Friday, June 15, 2012

June's Sacred
Summer Spaces



It's almost summer, and with that comes the longest day of the year - June 20th, the summer solstice in the northern hemisphere, and people are marking the solstice with events around the world, starting this weekend. On that day, the sun moves into the sign of Cancer, which seems very important in 2012.

2012 is almost half over. Has the time passed quickly for you? In our electromagnetic consciousness grid - magnetics are decreasing while frequency is increasing giving the illusion of time accelerating, when in truth, it is slowing down to zero point. What do you predict for the summer of 2012?

Tuesday, June 19, 2012 we have a New Moon 28° Gemini.

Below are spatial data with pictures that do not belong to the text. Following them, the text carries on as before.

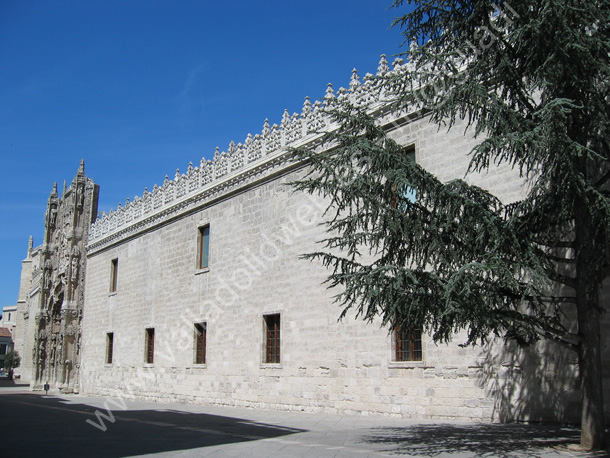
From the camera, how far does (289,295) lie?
47.1 feet

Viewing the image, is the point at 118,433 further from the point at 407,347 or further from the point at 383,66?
the point at 383,66

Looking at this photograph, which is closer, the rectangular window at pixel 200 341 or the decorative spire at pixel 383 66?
the decorative spire at pixel 383 66

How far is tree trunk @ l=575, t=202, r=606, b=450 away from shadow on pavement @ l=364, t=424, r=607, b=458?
0.46 meters

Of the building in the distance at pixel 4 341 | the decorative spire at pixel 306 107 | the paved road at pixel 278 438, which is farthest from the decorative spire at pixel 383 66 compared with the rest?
the building in the distance at pixel 4 341

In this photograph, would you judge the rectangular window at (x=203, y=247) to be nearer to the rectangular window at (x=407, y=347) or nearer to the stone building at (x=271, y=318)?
the stone building at (x=271, y=318)

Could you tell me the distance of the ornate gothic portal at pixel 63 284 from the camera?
89.9 ft

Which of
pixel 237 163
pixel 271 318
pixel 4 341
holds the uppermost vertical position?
pixel 237 163

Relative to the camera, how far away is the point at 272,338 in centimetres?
1502

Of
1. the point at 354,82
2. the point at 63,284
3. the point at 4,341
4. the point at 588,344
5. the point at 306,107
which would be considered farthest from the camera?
the point at 4,341

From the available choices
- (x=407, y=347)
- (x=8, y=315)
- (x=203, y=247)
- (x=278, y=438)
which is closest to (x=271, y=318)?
(x=203, y=247)

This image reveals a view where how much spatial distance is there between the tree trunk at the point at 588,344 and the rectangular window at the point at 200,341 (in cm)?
1212

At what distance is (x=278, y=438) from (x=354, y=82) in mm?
8048

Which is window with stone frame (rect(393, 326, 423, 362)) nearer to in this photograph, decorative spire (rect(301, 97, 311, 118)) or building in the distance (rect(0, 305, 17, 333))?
decorative spire (rect(301, 97, 311, 118))

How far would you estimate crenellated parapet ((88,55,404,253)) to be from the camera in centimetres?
1339
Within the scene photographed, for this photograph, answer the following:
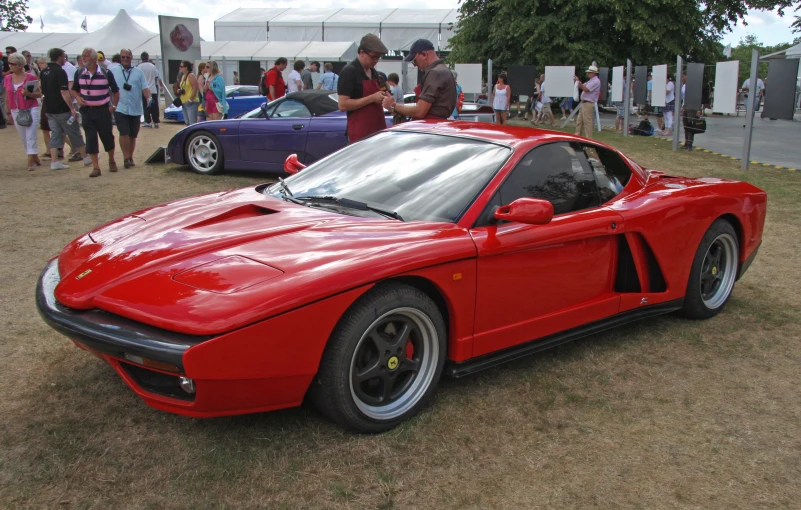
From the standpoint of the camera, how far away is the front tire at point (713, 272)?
423 cm

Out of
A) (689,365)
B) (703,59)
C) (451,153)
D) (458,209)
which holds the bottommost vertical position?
(689,365)

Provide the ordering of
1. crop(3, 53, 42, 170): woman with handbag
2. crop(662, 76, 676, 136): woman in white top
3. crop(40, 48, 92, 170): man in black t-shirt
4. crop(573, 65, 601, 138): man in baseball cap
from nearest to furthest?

Monday, June 25, a Gateway opens linked to Sirius -- the heliacal rising of Sirius marked the flooding of the Nile in Ancient Egypt.




Spain


Spain is in the news for two reasons. First, we have the financial crisis Contagion in Italy, Spain worries EU than Greek exit: Bruno   CNBC - June 15, 2012. Yesterday I blogged -- The rain may not be in Spain, but in the US these days, but Spain is indeed drowning along with the euro zone.


Next, we have a major discovery in Spain that caught my attention, as I have been blogging about caves this week among other synchronicities. The words "El Castillo" took me to El Castillo - The Temple of Kukulkan - which takes us to Z as Quetzalcoatl and the blogs below. The cave, of course, is a symbolic reference to the mind - human and collective unconscious.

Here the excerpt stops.